Received April 18, 2014; Accepted July 03, 2014; Published July 10, 2014
Citation: Silva-Gómez AB, Eliosa-León HE, Rubalcaba-Zenteno G (2014) Short- and Long-Term Treatments with Dexamethasone have Different Effects on Spatial Learning and Memory. Clin Exp Pharmacol 4:161. doi: 10.4172/2161-1459.1000161
Copyright: © 2014 Silva-Gómez AB, et al. This is an open-access article distributed under the terms of the Creative Commons Attribution License, which permits unrestricted use, distribution, and reproduction in any medium, provided the original author and source are credited.
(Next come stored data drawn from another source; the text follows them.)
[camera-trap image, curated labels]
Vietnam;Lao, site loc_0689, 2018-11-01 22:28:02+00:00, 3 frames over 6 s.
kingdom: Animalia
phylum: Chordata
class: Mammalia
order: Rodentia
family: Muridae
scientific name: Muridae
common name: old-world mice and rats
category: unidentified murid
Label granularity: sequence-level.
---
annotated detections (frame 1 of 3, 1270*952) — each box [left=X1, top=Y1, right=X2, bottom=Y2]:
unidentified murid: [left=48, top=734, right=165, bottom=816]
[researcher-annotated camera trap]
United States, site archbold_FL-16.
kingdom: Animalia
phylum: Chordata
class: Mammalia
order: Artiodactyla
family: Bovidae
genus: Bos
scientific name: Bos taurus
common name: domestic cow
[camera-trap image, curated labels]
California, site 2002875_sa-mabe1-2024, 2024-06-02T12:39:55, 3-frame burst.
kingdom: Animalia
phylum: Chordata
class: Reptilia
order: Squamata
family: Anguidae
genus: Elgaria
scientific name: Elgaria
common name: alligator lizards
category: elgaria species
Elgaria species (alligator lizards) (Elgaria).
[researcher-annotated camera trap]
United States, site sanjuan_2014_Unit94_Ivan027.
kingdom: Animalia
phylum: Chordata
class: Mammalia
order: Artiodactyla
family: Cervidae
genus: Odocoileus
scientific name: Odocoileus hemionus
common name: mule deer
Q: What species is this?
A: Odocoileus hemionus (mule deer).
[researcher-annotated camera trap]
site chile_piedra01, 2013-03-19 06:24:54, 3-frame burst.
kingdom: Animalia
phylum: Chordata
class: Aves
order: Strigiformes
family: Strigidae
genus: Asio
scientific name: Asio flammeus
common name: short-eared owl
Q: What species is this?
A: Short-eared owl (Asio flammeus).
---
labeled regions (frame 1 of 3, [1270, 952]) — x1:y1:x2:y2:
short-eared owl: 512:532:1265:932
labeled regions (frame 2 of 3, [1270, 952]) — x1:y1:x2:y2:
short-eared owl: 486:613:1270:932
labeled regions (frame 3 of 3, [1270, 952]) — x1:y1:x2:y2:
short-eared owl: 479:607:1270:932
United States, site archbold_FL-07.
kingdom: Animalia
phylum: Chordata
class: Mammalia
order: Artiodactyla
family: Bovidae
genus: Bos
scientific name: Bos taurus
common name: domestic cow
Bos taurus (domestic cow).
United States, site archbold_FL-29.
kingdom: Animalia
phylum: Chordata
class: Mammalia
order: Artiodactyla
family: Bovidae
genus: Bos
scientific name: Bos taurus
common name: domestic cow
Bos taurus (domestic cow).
Visit for more related articles at Journal of Clinical & Experimental Pharmacology
Dexamethasone (DEX) to promote an increase in levels of corticosterone, the hormone that initiates stressful responses. We analyzed the effect of DEX on spatial learning and memory (Morris water maze) in young male Sprague-Dawley rats. We administered two different treatment regimens of daily 0.2 mg/kg DEX as independent variable. One treatment consisted of DEX treatment for 5 days, and the second consisted of DEX treatment for 14 days. The short-term treatment promoted improved spatial learning without any effects on memory. The long-term treatment caused deficits in spatial learning and memory. We also observed that a Control group (CON) treated for 14 days with a vehicle (SSI: 0.9% saline solution) was more efficient in the test compared with a control group that was treated for 5 days with SSI. These results show that simply the time of exposure to stressful stimuli as injection, can cause changes in the Morris water maze execution.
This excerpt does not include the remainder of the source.